今回のコロナショックは、リーマンショックとは異なり金融システムが正常なことなどから、コロナの問題さえ収まれば不動産融資も回復する可能性はあり、大きな変化はないだろうという意見があります。
一方で、日銀はコロナの感染拡大で景気悪化が長期化した場合、不動産賃貸市場の需給悪化や賃料収入減少につながり、人口減少による空室リスクを早期に顕在化させる可能性もあると警鐘を鳴らしています。経済情勢が悪化して賃料相場などにも影響が出るなどした場合は、物件評価基準を見直す可能性もあるでしょう。
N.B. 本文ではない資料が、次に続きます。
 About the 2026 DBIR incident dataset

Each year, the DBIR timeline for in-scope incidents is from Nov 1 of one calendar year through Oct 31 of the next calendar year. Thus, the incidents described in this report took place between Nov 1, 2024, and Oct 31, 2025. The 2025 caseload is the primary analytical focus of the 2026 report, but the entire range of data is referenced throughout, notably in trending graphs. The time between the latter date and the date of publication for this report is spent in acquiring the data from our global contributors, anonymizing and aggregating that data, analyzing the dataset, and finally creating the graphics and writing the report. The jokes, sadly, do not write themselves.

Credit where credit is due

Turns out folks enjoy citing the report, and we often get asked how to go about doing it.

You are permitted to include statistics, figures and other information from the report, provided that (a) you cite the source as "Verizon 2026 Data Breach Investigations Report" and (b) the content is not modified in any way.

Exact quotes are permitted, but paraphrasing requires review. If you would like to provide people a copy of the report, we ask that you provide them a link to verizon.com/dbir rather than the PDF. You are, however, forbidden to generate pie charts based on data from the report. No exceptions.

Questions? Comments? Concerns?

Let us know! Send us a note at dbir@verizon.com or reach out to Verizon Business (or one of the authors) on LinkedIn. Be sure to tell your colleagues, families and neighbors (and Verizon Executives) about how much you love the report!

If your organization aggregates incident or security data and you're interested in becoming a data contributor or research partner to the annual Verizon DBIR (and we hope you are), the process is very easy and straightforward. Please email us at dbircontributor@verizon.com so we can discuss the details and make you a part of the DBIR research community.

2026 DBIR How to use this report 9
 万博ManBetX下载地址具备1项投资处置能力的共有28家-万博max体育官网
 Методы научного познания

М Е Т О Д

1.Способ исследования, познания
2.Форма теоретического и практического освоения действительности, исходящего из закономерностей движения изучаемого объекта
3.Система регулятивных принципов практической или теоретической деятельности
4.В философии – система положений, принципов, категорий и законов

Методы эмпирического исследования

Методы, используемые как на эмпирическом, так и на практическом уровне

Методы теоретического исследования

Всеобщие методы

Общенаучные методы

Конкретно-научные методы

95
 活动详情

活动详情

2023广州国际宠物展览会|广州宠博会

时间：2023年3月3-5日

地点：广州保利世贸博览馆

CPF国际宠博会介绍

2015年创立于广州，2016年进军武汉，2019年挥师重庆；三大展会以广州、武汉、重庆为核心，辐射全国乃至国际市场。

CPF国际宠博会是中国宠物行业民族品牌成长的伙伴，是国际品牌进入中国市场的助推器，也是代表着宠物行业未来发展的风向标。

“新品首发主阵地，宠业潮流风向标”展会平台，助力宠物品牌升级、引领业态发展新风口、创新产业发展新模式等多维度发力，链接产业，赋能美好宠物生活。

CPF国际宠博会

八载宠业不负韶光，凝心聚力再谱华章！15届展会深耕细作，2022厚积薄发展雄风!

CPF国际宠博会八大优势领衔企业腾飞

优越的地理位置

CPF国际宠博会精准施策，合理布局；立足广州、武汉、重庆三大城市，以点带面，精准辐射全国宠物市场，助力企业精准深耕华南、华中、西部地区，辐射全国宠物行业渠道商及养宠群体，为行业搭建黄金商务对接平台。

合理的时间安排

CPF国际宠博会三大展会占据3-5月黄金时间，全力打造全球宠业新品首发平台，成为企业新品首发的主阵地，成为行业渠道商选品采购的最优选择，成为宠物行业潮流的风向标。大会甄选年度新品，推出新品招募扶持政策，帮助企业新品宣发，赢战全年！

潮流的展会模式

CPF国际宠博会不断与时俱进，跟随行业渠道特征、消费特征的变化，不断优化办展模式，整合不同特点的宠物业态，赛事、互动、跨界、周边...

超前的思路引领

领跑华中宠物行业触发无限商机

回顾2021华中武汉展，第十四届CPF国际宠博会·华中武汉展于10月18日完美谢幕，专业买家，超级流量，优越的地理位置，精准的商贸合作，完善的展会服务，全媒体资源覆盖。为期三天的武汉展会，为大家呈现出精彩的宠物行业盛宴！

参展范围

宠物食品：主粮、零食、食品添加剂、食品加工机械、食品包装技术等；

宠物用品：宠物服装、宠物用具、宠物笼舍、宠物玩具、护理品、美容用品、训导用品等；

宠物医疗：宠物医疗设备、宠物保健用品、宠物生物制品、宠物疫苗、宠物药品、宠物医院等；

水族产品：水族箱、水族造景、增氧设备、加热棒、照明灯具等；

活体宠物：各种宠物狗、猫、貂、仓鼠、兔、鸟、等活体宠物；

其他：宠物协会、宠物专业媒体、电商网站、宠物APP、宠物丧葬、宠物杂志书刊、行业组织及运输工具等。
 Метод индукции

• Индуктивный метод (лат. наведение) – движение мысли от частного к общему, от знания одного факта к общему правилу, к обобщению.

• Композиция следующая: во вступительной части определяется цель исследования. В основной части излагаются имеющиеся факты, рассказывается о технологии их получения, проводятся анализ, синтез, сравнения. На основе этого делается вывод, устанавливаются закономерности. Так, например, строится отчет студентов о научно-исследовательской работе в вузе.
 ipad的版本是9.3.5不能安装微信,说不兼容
金融機関側のスタンスがさらに保守的になっていくことも十分考えられます。

現状ではコロナ禍で積極融資を行える金融機関は減少しています。緊急性が高い融資案件で立て込んでいることもその大きな原因のひとつです。

コロナの影響で不動産投資への融資情勢がどうなるか先行きは不透明ですが、各金融機関の融資方針はさまざま。不動産評価が高く頭金があれば積極的に融資する地銀やノンバンクもありますので、良い物件があれば、融資の獲得に動く姿勢が重要でしょう。各金融機関の融資姿勢について日頃から情報収集しておくことが大切です。